ASSIGNED TASK - Continue the passage below on God's secret and revealed will, starting immediately after its final sentence.

There are many aspects of this sovereign will of God that we cannot understand because they are not revealed to us. These things belong to the secret will of God. ‘The secret things belong unto the Lord our God’, Deut. 29. 29. He knows what He is doing, and why, but He does not always choose to reveal this to us. It is not up to us to speculate why God does, or allows to be done, what transpires in this world. His secret will is His alone.
Yet we do also have the revealed will of God. ‘The secret things belong unto the Lord our God, but those things which are revealed belong unto us and to our children for ever, that we may do all the words of this law’, Deut. 29. 29. The important thing for us is not to try to pry into God’s secret will, or to try to alter His sovereign will. Instead, we are to desire to know the revealed will of God, Psa. 86. 11, to discern it, Eph. 5. 17, and then to do it.‘Teach me to do Thy will, for thou art my God’, Psa. 143. 10. We are to do the will of the Lord ‘from the heart’, Eph. 6. 6. Our prayer should be, as our Lord’s was, ‘Not my will but thine be done’, Luke 22. 42. So many people waste their time speculating about the secret will of God, instead of knowing and doing His revealed will. Here, amongst many instructions which show us God’s will for mankind, are two fundamental things: ‘God commandeth all men, everywhere, to repent’, Acts 17. 30; ‘He hath showed thee, O man, what is good; and what doth the Lord require of thee, but to do justly, and to love mercy, and to walk humbly with thy God’,Mic. 6. 8. How can we pray, Thy will be done, if we do not even begin to obey it in its very first steps?

RAW DATA -
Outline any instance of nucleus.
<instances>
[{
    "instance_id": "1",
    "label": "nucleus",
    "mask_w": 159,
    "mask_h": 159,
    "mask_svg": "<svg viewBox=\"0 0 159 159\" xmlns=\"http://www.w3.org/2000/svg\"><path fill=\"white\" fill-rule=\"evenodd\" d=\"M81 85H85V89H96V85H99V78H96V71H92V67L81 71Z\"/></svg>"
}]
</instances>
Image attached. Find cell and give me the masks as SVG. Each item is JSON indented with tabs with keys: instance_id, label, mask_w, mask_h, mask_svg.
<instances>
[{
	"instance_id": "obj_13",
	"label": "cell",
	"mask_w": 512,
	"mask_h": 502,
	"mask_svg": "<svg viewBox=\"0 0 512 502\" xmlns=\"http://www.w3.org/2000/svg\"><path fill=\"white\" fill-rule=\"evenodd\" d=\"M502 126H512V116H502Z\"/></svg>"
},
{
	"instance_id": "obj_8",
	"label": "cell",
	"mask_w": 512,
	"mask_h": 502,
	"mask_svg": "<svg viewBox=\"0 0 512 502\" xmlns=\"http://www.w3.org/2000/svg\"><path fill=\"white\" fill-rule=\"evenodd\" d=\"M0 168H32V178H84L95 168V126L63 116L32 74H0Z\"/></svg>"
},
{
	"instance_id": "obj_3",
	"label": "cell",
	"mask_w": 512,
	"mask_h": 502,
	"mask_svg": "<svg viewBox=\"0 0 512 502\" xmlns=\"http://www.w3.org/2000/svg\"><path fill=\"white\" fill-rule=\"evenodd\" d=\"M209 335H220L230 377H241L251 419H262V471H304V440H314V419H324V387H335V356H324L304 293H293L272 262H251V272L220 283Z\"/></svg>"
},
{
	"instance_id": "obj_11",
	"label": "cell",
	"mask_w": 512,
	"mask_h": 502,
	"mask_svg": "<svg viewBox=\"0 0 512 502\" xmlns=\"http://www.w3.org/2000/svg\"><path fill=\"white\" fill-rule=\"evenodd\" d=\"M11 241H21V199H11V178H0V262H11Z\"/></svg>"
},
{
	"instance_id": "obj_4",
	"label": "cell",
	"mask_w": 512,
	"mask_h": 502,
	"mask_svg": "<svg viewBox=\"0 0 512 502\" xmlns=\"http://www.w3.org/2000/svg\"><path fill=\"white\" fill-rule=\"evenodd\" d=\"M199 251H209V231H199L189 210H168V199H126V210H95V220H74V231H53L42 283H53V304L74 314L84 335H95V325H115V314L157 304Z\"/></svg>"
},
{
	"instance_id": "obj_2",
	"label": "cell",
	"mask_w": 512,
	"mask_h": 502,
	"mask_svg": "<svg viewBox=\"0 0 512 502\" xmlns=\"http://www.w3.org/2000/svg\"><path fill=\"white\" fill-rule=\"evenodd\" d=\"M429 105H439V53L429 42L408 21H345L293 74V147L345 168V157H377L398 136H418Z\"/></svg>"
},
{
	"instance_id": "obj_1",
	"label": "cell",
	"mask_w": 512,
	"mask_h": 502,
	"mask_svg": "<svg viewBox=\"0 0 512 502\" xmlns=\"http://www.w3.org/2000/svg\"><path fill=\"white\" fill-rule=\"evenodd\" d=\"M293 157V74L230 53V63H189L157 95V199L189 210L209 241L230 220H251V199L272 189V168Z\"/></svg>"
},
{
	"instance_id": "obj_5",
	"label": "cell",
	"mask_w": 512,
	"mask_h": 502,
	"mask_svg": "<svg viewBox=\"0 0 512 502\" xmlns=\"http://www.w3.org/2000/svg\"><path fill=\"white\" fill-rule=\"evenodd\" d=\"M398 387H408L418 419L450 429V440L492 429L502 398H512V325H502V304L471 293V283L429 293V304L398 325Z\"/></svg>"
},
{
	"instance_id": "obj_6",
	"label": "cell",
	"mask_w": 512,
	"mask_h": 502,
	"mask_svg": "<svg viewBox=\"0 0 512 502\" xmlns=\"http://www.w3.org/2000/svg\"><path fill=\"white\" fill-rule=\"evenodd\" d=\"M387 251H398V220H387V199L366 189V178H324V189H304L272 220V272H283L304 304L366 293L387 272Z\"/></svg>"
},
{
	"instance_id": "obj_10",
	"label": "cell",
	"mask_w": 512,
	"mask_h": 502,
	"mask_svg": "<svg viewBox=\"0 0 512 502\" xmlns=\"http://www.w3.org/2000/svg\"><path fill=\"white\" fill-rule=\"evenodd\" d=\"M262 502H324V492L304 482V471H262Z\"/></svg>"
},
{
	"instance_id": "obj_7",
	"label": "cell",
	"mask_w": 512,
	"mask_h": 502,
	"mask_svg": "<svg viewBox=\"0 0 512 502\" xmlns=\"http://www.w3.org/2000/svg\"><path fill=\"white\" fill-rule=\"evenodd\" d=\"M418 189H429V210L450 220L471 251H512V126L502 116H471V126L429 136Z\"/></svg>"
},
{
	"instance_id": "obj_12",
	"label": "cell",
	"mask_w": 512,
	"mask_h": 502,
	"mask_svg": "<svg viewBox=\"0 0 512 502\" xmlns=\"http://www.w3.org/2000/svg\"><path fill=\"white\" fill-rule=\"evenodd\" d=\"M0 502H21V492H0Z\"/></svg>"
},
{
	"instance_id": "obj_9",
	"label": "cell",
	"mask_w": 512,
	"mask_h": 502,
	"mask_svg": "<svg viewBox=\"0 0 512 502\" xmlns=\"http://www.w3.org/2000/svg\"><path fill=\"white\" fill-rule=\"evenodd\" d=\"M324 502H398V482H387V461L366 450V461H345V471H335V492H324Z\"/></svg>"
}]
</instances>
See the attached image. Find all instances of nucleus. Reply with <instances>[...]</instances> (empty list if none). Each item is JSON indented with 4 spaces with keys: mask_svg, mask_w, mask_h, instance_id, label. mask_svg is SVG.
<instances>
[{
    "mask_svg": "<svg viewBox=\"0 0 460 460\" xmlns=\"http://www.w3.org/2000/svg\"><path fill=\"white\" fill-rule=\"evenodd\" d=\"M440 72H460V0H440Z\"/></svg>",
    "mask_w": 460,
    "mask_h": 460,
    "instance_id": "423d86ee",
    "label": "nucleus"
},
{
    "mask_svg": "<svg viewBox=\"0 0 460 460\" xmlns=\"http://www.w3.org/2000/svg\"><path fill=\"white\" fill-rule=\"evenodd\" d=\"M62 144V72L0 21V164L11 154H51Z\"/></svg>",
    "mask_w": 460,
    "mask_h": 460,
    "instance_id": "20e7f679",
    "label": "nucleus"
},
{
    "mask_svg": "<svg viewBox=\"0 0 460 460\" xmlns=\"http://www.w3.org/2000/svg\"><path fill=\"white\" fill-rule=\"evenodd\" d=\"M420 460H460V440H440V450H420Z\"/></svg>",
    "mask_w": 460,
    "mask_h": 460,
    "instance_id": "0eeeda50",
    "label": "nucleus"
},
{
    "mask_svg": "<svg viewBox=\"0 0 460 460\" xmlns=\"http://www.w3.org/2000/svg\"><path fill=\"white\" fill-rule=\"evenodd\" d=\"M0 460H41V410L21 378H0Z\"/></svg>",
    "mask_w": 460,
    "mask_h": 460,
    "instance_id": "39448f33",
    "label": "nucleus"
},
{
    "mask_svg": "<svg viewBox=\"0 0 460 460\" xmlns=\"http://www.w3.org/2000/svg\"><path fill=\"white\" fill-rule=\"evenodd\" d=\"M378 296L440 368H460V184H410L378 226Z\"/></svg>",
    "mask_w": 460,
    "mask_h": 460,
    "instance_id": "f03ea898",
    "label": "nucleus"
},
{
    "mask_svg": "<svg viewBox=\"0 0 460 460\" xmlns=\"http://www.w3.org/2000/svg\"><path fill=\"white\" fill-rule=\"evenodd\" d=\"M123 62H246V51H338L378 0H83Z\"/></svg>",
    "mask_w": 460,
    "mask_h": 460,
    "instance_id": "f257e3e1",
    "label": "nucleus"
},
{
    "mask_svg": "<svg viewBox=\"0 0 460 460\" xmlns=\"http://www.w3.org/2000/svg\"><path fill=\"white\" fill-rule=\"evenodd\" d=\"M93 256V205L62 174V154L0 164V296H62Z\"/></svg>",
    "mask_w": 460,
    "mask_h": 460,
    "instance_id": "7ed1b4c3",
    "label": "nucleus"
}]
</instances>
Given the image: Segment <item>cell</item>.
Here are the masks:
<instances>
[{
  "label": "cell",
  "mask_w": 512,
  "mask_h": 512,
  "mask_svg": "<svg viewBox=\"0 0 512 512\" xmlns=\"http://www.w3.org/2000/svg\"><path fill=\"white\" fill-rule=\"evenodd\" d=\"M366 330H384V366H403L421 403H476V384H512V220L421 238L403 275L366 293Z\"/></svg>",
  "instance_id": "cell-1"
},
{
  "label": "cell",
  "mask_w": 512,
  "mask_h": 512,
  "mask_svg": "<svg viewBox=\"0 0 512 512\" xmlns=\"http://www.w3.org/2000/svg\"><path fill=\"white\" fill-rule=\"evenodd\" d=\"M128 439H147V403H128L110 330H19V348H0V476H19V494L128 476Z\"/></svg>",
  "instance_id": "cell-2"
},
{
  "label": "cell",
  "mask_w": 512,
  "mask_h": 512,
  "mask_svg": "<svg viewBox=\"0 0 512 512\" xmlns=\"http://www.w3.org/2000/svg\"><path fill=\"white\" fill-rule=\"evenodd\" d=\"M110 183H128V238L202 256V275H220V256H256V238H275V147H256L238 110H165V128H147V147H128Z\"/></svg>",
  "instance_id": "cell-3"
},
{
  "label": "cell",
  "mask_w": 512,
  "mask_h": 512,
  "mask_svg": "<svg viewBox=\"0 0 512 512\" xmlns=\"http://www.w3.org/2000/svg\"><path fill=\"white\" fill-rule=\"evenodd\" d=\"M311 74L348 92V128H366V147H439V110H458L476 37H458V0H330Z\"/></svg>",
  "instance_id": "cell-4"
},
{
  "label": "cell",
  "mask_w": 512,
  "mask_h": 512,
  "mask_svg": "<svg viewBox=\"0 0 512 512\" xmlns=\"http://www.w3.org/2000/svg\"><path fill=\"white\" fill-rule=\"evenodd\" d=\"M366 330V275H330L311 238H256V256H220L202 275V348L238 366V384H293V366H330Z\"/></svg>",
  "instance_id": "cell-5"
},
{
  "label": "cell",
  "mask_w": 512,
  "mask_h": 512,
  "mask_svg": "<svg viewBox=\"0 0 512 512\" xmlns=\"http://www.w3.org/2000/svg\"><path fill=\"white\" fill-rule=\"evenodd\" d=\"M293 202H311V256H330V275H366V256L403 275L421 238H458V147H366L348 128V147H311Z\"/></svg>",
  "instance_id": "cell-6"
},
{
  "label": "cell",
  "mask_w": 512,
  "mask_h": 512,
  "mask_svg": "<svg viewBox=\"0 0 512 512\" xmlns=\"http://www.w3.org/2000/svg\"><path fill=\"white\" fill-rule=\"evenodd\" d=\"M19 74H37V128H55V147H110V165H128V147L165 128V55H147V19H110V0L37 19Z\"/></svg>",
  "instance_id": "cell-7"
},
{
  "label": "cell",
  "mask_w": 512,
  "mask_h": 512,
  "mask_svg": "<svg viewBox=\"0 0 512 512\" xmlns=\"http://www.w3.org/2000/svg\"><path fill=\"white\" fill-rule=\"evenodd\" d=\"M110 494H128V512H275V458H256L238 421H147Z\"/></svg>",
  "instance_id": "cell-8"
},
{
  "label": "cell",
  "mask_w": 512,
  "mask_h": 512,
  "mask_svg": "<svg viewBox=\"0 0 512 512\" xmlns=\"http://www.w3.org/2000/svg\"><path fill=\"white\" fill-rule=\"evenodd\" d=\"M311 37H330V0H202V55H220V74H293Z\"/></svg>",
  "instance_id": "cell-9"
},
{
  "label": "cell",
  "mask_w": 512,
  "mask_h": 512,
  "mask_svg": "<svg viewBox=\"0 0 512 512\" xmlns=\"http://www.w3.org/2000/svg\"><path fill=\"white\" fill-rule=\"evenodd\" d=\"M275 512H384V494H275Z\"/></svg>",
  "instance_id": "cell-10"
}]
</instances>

WRITTEN RESPONSE -
So the teaching of this prayer applies to us in this way, that when we use His name we must do so with reverence; when we bear His name, either claiming His authority in what we say or claiming His identity in who we are, we do so in such a way as to recommend the gospel and Christ to others; when we think of His kingdom we ask God to further His work in establishing both His spiritual rule, and His eventual earthly rule, in the hearts of men and in the kingdoms of this world; and when we think of His will, we remind ourselves that the revealed will of the Lord is something that we have to desire, discern and do ourselves.There is no point in praying ‘hallowed be thy name’ if we proceed to profane His name by our words and our works; we cannot pray for the furtherance of His kingdom if we are not in it and it is not in us; and it is great hypocrisy to pray that others will do the will of God if we ourselves refuse to do so. Concern for God’s glory should have priority in my prayers, and, more importantly, priority in my life.